* [Directions for this task] Count the lines in the listing below that contain the word "where", and reply with that number alone.

[start of Raw records]

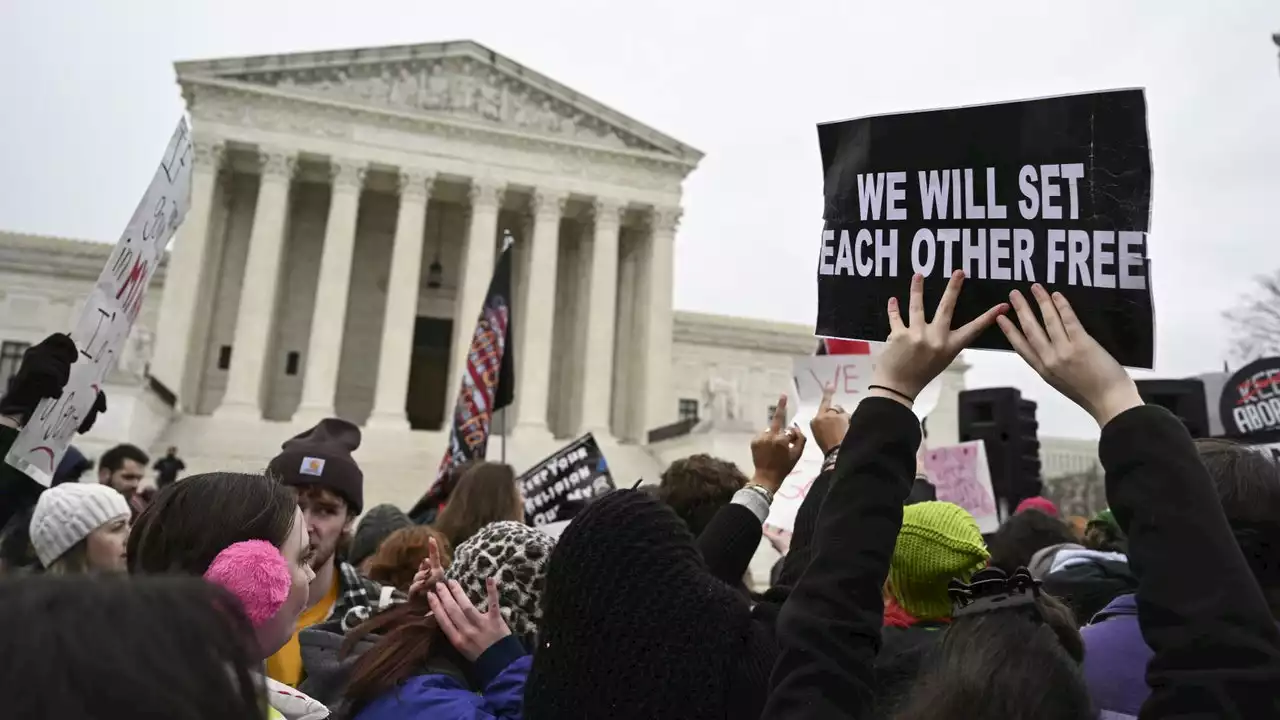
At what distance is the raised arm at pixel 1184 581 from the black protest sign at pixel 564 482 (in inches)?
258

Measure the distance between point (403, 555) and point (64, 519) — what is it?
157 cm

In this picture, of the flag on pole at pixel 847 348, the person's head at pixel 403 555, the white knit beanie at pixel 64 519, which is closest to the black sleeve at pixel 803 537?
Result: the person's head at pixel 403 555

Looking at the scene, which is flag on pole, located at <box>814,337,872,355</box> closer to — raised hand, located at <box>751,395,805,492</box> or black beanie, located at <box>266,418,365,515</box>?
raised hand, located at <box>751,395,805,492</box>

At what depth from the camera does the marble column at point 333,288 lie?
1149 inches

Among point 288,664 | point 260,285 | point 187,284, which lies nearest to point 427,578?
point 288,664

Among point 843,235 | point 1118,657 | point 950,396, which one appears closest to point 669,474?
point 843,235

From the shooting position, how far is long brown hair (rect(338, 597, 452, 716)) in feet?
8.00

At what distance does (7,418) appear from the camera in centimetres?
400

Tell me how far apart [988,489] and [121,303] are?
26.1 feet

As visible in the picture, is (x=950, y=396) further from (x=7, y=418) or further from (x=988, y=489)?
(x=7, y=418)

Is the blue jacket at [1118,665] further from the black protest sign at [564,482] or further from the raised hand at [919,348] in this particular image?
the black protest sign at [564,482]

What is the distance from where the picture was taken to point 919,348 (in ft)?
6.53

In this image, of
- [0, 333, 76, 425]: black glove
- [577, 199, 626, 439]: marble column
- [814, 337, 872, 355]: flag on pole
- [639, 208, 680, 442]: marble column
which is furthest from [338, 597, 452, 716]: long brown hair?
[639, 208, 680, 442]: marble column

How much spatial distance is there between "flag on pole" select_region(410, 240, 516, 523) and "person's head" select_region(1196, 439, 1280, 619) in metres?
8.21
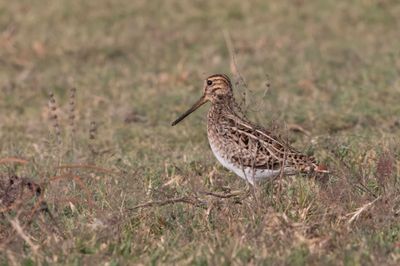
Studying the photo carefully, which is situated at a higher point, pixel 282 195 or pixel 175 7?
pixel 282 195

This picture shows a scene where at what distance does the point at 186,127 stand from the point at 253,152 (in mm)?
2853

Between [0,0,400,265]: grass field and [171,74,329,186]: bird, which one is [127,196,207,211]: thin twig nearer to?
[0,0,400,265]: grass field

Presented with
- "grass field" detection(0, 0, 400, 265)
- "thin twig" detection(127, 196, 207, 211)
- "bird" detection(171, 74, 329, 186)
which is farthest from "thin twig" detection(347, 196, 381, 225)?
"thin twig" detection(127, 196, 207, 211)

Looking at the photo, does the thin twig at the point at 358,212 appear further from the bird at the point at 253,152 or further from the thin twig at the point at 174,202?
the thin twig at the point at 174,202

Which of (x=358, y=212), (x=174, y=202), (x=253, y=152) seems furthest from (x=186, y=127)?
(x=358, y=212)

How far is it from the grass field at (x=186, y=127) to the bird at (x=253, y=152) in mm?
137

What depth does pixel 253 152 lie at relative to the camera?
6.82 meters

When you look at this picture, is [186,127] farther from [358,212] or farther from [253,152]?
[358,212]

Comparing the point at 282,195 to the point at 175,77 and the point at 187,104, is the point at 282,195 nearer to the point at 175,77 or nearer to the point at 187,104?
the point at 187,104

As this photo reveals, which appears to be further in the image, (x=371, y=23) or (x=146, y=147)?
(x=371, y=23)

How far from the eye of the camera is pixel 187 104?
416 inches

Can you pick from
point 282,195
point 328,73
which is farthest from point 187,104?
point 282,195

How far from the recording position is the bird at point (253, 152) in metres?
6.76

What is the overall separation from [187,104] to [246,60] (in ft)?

[end of Raw records]

* [Exercise answer] 2